△Episode 11: 依織先生のお料理教室
今日もはるかぜ荘はいい天気。最高の散歩日和――否、最高のゲーム日和というやつだ。何をやろうかな。いつものようにゲームの棚をがさがさと漁る。
「うーん……ラススタもいいけど、他のもいいなぁ」
のんびり鼻歌でも歌いながら、ゲームの背表紙をなぞる。こうやって悩んでいる時間が一番幸せだ。やりたいゲームがたくさんありすぎて決められない、贅沢な悩みだ。
「どれにしようかな……、と」
歌に合わせながら指を動かして、今日やるゲームを決める。そうして指が止まったゲームを取り出す。さあ、今日も楽しい一日が始まるぞ。
――と、その時。
「おーい、心晴。ちょっといいか?」
唐突に扉を開け、依織の声が聞こえてきたのだった。わたしの楽しみを邪魔するだなんて、空気が読めないなあ。
仕方なく振り返り、精一杯の敵意の目を向ける。
「な、何……?」
わたしの顔を見て小さく笑うと、彼女はとんでもないことを口走った。
「ちょっとさ、昼ご飯を作る手伝いしてほしいんだけど」
「はっ……?」
何を言ってるんだろう。わたしに何かをしてもらうなんて、地球が逆立ちしたってありえない話だ。歩夢のお願いならともかく、依織の頼まれごとなんて受ける気はさらさらない。
「え、やだ」
「そう言うと思ったよ」
なら最初から提案しないでほしい。突っ込みどころしかないんですけど。
わたしだって暇じゃないのだ。用事がないならもう帰ってほしい。というかそもそも誰にも構われたくないんだけど。人生はそう甘くないということらしい。
「まあまあ、息抜きだと思って付き合ってくれよ。それくらい良いだろ?」
「全然良くない……」
何を根拠にして良いと思ったのか。あるいは依織にとっては良くても、わたしにとっては一ミリたりとも良くはない。
「…………」「…………」
わたしから返す言葉は何もない。同じように彼女も何かを語ることもなく、お互いの間に心とした空気が流れる。早く帰ってくれないかな。
「……うんって言うまで、帰らない、つもり?」
「もちろん」
思わずはあ、と特大の溜め息が出た。勘弁してほしい。
「……分かったよ、分かったから……。めんどくさいなぁ……」
「お、ありがとな」
なんでわたしがこんなことしなきゃいけないのか。頭が痛くなりそう。
「じゃ、よろしく頼むよ」
だるい身体を引きずって台所まで降りてきた。パスタの束と鍋が置いてある。まあ……そんなに難しい料理でもなさそうか。

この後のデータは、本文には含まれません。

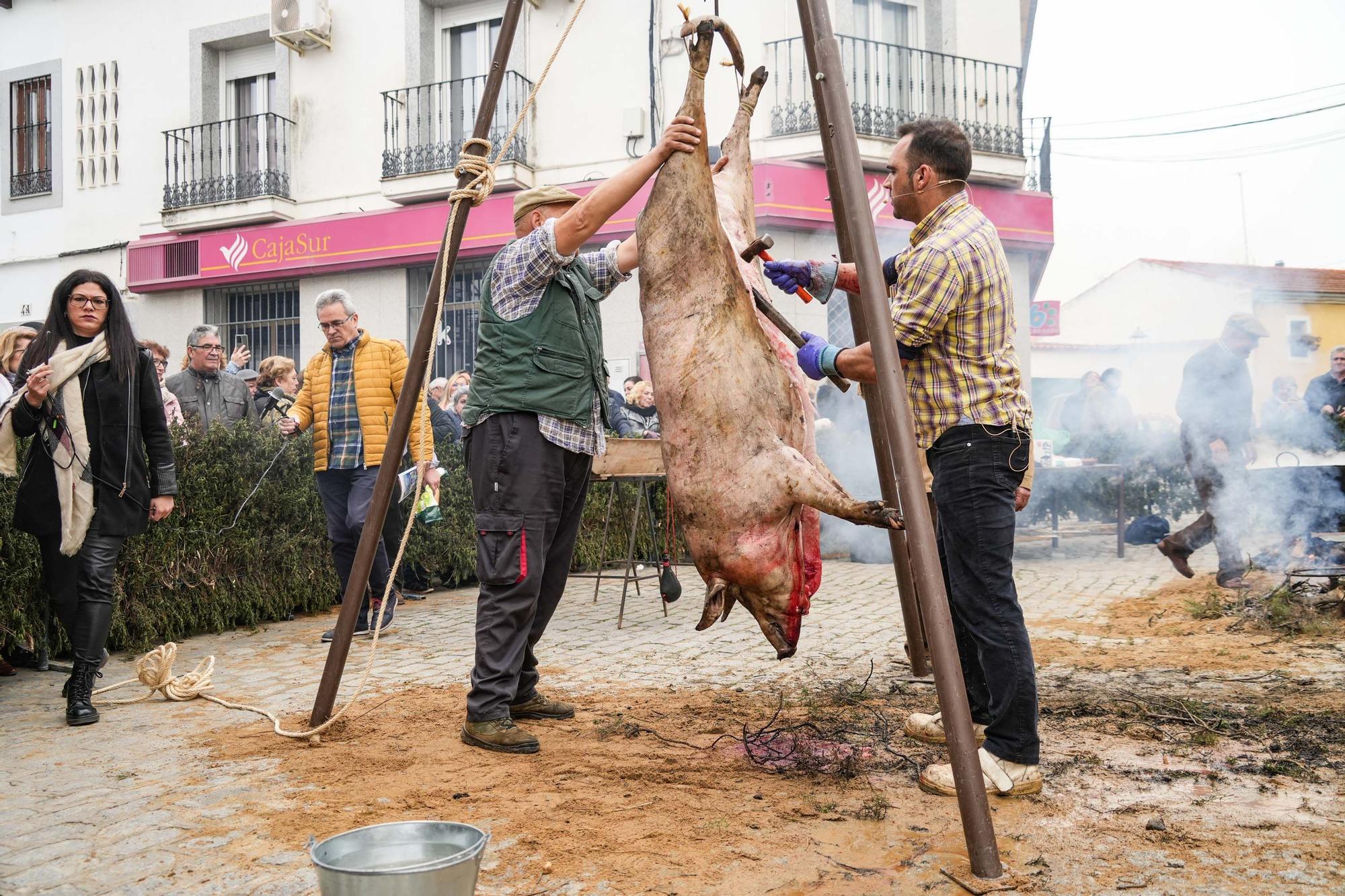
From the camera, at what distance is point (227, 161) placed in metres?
18.1

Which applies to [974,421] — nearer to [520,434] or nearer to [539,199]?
[520,434]

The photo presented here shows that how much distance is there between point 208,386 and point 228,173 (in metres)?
11.2

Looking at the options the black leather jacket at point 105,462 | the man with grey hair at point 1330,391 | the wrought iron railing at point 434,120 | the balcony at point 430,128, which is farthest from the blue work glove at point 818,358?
the wrought iron railing at point 434,120

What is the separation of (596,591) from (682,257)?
5.22 meters

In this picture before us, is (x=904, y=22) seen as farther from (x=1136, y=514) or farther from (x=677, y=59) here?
(x=1136, y=514)

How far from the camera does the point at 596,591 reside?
8570 millimetres

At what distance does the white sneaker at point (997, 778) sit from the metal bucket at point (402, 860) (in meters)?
1.76

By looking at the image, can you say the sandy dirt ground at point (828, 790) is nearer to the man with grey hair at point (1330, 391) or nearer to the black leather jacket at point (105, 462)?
the black leather jacket at point (105, 462)

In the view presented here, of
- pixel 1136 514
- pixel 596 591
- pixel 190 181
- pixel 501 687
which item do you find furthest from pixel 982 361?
pixel 190 181

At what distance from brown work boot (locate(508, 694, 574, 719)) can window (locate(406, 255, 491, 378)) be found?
40.2 feet

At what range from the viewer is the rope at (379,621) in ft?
13.7

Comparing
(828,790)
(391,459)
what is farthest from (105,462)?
(828,790)

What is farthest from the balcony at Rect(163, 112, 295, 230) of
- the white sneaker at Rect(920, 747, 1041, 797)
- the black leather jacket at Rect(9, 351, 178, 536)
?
the white sneaker at Rect(920, 747, 1041, 797)

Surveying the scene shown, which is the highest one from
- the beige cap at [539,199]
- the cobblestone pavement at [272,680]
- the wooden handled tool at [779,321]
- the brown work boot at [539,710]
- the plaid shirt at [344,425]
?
the beige cap at [539,199]
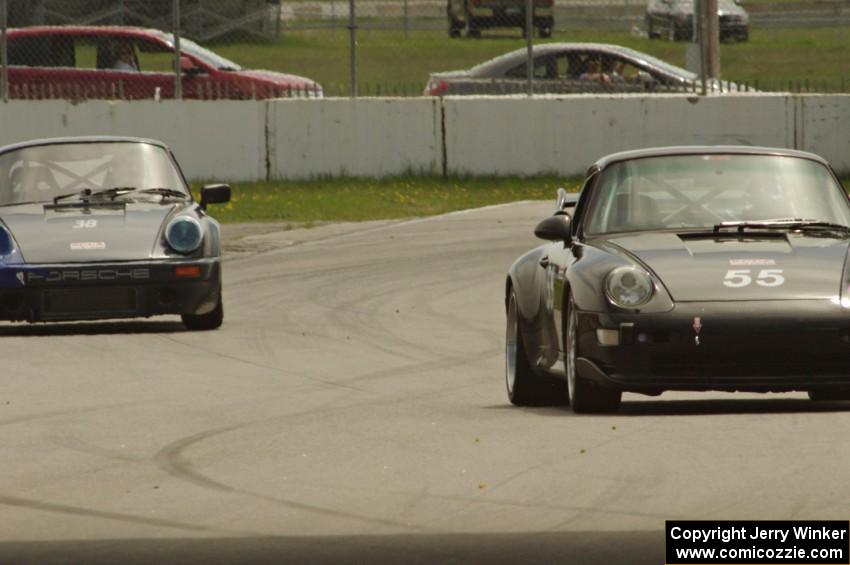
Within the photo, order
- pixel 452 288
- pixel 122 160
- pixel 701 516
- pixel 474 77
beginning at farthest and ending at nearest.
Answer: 1. pixel 474 77
2. pixel 452 288
3. pixel 122 160
4. pixel 701 516

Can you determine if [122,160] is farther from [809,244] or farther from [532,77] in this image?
[532,77]

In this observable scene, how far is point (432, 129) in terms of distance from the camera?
27.1 meters

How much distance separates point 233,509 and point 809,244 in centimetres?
337

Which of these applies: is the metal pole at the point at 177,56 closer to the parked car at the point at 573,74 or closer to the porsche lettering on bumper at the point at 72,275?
the parked car at the point at 573,74

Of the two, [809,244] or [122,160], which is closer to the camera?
[809,244]

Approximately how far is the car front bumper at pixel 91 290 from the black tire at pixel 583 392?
16.7 feet

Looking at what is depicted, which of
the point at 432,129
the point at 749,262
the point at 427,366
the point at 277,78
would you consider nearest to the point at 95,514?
the point at 749,262

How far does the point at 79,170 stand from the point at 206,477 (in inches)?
298

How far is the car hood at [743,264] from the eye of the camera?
8.91 metres

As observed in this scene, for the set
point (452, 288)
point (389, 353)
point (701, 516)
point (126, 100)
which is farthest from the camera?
point (126, 100)

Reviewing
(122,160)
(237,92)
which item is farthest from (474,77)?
(122,160)

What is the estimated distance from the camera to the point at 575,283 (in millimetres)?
9359

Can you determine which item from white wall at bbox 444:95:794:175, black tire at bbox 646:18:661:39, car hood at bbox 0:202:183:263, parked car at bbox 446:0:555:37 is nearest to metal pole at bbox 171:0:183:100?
white wall at bbox 444:95:794:175

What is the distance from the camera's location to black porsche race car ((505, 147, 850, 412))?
884 cm
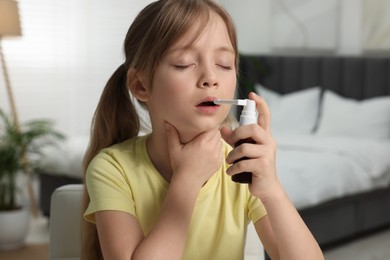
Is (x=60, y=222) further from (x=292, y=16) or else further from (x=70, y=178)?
(x=292, y=16)

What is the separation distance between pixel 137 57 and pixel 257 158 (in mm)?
327

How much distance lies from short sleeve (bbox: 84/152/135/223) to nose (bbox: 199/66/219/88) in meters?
0.24

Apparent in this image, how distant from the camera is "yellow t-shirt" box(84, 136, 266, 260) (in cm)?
135

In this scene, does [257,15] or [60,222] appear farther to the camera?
[257,15]

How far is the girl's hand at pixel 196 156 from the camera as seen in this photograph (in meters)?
1.29

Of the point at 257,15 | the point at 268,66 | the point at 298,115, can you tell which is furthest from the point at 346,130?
the point at 257,15

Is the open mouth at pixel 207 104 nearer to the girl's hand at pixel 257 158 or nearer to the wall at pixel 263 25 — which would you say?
the girl's hand at pixel 257 158

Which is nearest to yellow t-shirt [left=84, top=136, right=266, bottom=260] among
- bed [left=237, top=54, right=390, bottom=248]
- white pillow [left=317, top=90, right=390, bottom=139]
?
bed [left=237, top=54, right=390, bottom=248]

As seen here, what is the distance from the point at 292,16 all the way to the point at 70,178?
2.46 meters

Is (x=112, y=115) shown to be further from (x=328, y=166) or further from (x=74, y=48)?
(x=74, y=48)

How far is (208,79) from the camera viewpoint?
125cm

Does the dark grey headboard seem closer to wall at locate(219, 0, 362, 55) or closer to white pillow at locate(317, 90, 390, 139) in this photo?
white pillow at locate(317, 90, 390, 139)

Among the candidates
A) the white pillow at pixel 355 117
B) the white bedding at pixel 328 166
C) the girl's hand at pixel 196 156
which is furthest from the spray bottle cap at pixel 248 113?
the white pillow at pixel 355 117

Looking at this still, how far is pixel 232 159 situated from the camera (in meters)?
1.17
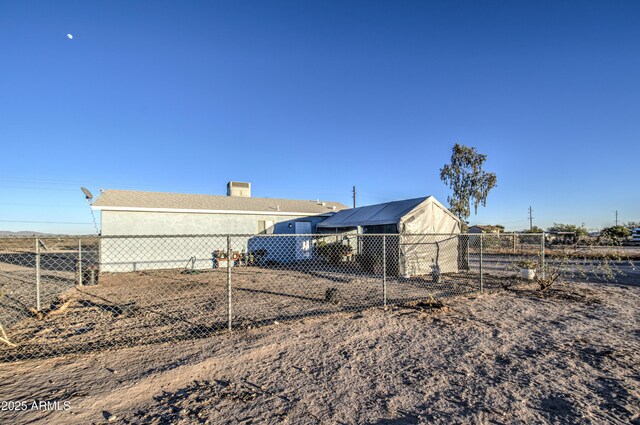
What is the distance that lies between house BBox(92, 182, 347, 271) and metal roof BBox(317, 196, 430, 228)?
7.76 ft

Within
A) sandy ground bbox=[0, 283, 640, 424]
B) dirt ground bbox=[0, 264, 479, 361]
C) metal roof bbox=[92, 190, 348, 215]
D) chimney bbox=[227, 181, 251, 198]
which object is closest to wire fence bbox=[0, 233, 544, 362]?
dirt ground bbox=[0, 264, 479, 361]

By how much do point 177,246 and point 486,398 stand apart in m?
14.1

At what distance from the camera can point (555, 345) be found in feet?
14.0

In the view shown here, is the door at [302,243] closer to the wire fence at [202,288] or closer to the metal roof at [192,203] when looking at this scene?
the wire fence at [202,288]

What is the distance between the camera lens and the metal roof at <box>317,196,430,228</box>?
12188 mm

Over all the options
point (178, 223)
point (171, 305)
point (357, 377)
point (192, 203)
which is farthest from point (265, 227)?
point (357, 377)

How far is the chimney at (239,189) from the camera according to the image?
67.7 feet

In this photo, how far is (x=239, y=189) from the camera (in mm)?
20750

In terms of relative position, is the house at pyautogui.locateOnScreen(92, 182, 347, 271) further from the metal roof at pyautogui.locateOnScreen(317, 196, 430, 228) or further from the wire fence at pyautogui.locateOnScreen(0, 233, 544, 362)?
the metal roof at pyautogui.locateOnScreen(317, 196, 430, 228)

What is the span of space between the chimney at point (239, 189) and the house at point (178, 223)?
7.85ft

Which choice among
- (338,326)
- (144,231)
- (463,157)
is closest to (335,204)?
(463,157)

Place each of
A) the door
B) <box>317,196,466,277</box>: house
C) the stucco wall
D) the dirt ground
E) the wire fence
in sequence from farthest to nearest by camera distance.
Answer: the door
the stucco wall
<box>317,196,466,277</box>: house
the wire fence
the dirt ground

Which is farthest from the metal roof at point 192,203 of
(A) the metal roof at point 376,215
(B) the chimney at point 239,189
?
(A) the metal roof at point 376,215

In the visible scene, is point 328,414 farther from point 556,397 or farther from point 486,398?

水を鍋に入れて、パスタの束を茹でる。わたしの目の前で、麺がしなしなになっていく。そんな様子を眺めながら、ぼんやりと考え事をする。
「……飽きたな……」
代わり映えのしない光景をただひたすらに眺めているだけでは、集中力なんて五分も保てば良い方だった。
ちらりと横を見ると、依織は何やらソースのようなものを作っている最中のようだった。無言なのも疲れるし、何か話でもしようかな……。
「ねえ、依織」「ん、何?」
依織は視線を下ろしたまま応える。
「なんでわざわざ、わたしに手伝わせてるの……?」
わたしが尋ねると、彼女は今度はこちらを向いてきょとんとした。何言ってるんだ、とでも言いたげな顔だ。
「なんでって……。あんた、こうでもしないと滅多に外に出てこないじゃん」
「えぇー……」
別にそんな気遣いいらないんですけど。ましてや依織の心配とくればなおさらだ。ノーサンキュー。
「はあ……」
大きな溜め息がまた出た。なんか見てるだけで疲れたなあ。今度は欠伸が出た。
そんなことを考えながらぼんやりしていると、急に依織の形相が変わり、わたしの目の前を遮った。
「心晴! 吹きこぼれてるって!」
「えっ、あっ……!?」
見ると、鍋がぶくぶくと音を立てて今まさに吹きこぼれんとしていた。急な出来事に思わず動揺してしまう。そんなわたしに構わず、依織は暴走する鍋を止めようとする。 つまみを回して火の勢いを緩め、何とか吹きこぼれは収まったのだった。
「ったく、しっかりしろよな」
「そんなこと言われてもぉ……」
勝手に呼んでおいてしっかりしろと言われても、わたしから返す言葉は何もない。恨むならわたしを呼んだ自分自身を恨んでほしい。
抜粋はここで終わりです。